• **EXERCICES À FAIRE**:
A - Répondez à ces questions sur le texte sur « Pierre et Jean » :
(i) Pendant combien de temps le père Roland est-il resté immobile avant de s'écrier « Zut ! » ?
(ii) Depuis quand le père Roland n'a-t-il rien pris ?
(iii) Quel roman Michel Sender présente-t-il comme son préféré ?
B - Modifiez le passage du texte sur « Pierre et Jean » qui commence par « Publié le par » et va jusqu'à « fond de la mer. » : recopiez-le en mettant « silencieux » à la place de « immobile ».
C - Dans le texte sur « Pierre et Jean », traduisez en anglais la phrase suivante : « Mme Roland s’était tout à fait réveillée et regardait d’un air attendri le large horizon de falaises et de mer. »

• **TEXTE À ANALYSER**:
"Pierre et Jean" de Guy de Maupassant

Publié le par Michel Sender

"Pierre et Jean" de Guy de Maupassant

« Zut ! s’écria tout à coup le père Roland, qui depuis un quart d’heure demeurait immobile, les yeux fixés sur l’eau, et soulevant par moments, d’un mouvement très léger, sa ligne descendue au fond de la mer.

Mme Roland, assoupie à l’arrière du bateau, à côté de Mme Rosémilly invitée à cette partie de pêche, se réveilla, et tournant la tête vers son mari :

— Eh bien !… eh bien !… Gérôme !

Le bonhomme, furieux, répondit :

— Ça ne mord plus du tout. Depuis midi je n’ai rien pris. On ne devrait jamais pêcher qu’entre hommes ; les femmes vous font embarquer toujours trop tard.

Ses deux fils, Pierre et Jean, qui tenaient, l’un à bâbord, l’autre à tribord, chacun une ligne enroulée à l’index, se mirent à rire en même temps et Jean répondit :

— Tu n’es pas galant pour notre invitée, papa.

M. Roland fut confus et s’excusa :

— Je vous demande pardon, Mme Rosémilly, je suis comme ça. J’invite des dames parce que j’aime me trouver avec elles, et puis, dès que je sens de l’eau sous moi, je ne pense plus qu’au poisson.

Mme Roland s’était tout à fait réveillée et regardait d’un air attendri le large horizon de falaises et de mer. Elle murmura :

— Vous avez cependant fait une belle pêche. » [*]

 

C’est la découverte, récemment, de l’édition Garnier-Flammarion d’Antonia Fonyi [**], qui m’a donné envie de relire Pierre et Jean de Guy de Maupassant, roman que j’avais sauté lors de mes précédentes relectures (en avril-mai 2020 sur ce blog) de Mont-Oriol (1887), Fort comme la mort (1889) et Notre Cœur (1890). Peut-être enchaînerais-je ensuite avec Une vie (1883) et Bel-Ami (1885), mon préféré ?

• **MATÉRIEL FOURNI**:
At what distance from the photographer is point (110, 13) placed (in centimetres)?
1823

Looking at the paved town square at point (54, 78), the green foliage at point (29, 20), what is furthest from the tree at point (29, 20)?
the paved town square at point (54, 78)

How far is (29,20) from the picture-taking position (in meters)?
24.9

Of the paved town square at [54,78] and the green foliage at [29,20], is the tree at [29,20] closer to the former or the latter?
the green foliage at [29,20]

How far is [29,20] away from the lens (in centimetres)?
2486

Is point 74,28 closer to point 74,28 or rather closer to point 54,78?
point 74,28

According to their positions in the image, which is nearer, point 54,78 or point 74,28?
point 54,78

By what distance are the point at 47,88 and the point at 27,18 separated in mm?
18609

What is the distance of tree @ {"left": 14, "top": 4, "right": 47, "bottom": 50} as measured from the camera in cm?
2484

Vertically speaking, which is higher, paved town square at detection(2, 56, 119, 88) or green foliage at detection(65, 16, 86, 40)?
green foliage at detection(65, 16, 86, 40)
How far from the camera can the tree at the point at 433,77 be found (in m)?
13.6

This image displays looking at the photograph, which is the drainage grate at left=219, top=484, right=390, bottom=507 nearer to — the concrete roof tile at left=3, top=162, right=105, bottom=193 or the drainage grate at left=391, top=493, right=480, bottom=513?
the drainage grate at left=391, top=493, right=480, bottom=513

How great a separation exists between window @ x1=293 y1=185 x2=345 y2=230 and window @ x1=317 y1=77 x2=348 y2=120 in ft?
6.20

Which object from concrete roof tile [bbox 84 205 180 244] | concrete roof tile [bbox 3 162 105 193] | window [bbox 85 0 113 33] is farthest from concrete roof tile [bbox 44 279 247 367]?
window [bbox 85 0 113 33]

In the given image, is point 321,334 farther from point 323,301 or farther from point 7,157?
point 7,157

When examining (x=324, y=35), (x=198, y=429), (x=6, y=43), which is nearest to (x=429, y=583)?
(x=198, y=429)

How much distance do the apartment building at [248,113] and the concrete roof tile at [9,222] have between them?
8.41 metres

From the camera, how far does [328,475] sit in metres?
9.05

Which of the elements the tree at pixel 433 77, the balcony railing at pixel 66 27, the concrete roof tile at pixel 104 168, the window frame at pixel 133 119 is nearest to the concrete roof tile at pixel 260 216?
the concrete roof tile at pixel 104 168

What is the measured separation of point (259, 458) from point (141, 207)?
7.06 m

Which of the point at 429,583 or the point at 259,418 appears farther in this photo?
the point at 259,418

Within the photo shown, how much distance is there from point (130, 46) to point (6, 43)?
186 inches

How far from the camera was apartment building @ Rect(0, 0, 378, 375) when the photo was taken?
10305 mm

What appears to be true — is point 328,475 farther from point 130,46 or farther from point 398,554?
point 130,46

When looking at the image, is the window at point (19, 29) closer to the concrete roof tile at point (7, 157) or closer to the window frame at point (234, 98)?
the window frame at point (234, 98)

--

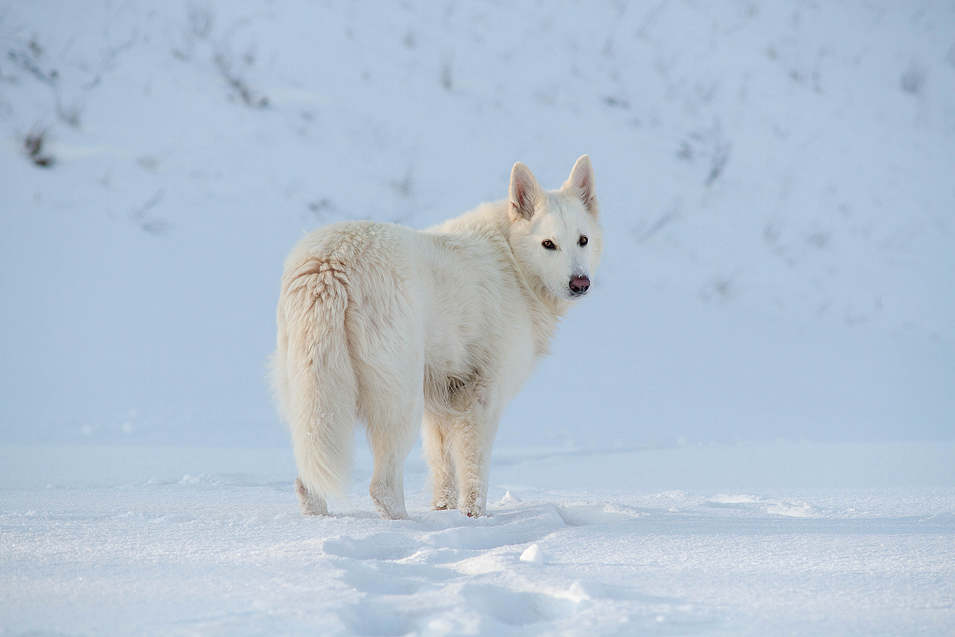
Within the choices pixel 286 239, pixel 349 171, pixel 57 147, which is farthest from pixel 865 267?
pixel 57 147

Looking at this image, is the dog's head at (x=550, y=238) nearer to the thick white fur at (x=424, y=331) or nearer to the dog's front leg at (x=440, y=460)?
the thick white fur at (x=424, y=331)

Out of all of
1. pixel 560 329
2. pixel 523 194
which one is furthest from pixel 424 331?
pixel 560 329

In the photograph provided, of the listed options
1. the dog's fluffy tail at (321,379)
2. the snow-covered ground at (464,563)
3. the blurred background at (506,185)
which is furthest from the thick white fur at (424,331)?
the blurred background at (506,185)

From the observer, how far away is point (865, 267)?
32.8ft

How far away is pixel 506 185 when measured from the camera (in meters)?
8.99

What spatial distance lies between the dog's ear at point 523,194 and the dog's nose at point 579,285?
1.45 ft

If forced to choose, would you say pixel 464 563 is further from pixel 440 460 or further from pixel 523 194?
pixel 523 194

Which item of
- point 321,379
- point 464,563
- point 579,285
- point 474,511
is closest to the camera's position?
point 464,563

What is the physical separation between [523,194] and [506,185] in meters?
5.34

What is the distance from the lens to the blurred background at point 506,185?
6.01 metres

...

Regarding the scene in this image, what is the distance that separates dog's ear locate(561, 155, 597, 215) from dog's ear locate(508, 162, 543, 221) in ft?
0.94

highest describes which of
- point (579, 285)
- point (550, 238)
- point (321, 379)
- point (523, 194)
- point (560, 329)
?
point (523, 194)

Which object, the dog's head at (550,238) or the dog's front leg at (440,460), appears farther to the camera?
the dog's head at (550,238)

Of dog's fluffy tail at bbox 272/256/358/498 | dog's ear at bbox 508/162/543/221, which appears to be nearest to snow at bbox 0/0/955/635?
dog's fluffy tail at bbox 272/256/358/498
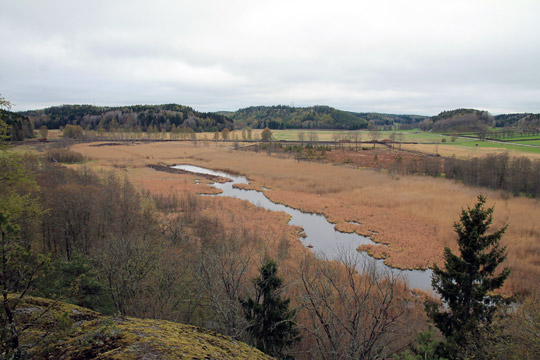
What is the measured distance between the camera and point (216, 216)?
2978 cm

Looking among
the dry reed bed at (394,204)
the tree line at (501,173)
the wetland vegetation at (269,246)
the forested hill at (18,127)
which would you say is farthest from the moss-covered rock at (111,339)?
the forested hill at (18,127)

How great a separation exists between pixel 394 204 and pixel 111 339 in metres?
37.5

• **CORRIGÉ DES EXERCICES**:
A -
(i) Un quart d'heure.
(ii) Depuis midi.
(iii) Bel-Ami (1885).

B -
Publié le par Michel Sender

"Pierre et Jean" de Guy de Maupassant

« Zut ! s’écria tout à coup le père Roland, qui depuis un quart d’heure demeurait silencieux, les yeux fixés sur l’eau, et soulevant par moments, d’un mouvement très léger, sa ligne descendue au fond de la mer.

C - Mrs. Roland was now fully awake and was gazing tenderly at the wide horizon of cliffs and sea.